Screenshot from Francisco Eme's Apparent Movement
It’s only been about five months since Mexico City multimedia artist and musician Francisco Eme moved to San Diego, but he’s already integrated his work into multiple shows in California and Baja. Many of the constantly traveling Eme’s audiovisual installations focus on themes of mobility, the road, and urbanization.
1439 El Prado, San Diego
His works Apparent Movement and Transient Memory were shown in the San Diego Art Institute’s winter exhibition, the former creating visual textures from lines on the highway and the latter following his travels throughout Mexico with dots projected on a map made of headphone cables.
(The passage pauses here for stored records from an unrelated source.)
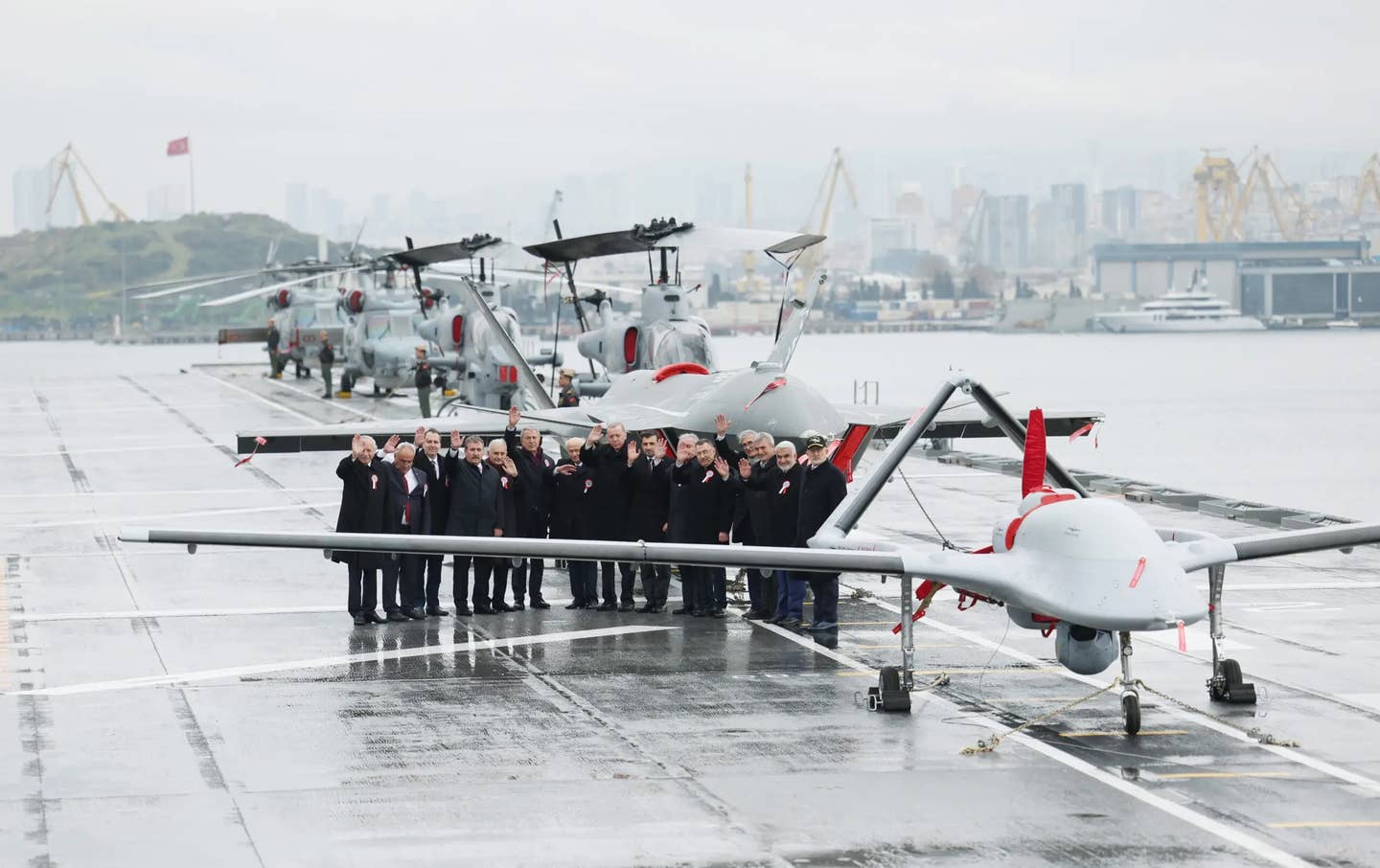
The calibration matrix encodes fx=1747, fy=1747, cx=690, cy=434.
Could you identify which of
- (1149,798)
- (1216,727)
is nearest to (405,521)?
(1216,727)

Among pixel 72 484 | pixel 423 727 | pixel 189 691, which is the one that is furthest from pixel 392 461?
pixel 72 484

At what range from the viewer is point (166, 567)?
23094 millimetres

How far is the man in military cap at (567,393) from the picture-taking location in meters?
33.6

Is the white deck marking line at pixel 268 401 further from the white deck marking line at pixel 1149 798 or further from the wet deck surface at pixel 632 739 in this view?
the white deck marking line at pixel 1149 798

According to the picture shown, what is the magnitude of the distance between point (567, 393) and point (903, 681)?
20.1 meters

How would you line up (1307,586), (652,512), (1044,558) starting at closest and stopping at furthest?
(1044,558)
(652,512)
(1307,586)

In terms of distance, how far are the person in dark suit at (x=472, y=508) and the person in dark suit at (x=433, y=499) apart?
0.45 feet

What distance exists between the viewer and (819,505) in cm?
1795

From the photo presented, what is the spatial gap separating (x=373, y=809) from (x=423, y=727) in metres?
2.43

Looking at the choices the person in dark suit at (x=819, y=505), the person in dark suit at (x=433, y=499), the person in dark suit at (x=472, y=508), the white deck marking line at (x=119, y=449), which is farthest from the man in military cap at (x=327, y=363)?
the person in dark suit at (x=819, y=505)

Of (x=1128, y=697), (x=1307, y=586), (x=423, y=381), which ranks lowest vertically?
(x=1307, y=586)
The attached headphones played music that Eme listened to along each route.
Currently, SDAI is showing Architectural Voice, a multimedia composition for video and 5.1 audio that combines images from the Balboa Park’s original 1914 blueprints with field recording from the past several months as the park approaches its centennial.
By Francisco Eme
“One interesting characteristics of these recordings is their multicultural and multilanguage content,” Eme says. “Sonically speaking, the piece has no defined language. In a similar way, Balboa Park´s architecture is full of references to Spanish-Mexican construction.”
Meanwhile, Eme’s City Run installation can be seen at 1250 art and music space in Tijuana. The project uses GPS-mapped routes to demonstrate the daily commute of Eme and five friends throughout Mexico City. The color-coded routes, like Transient Memory, follow speaker cables along the projection surface while accelerated audio recorded along each route issues from the speakers.
Eme will be following City Run with a Tijuana/San Diego rendition called Planos Paralelos to open at 1250 in March. In the meantime, you can catch his sonic experiments at Stay Strange Slow Death Noise Music Festival on February 21 at Space 4 Art.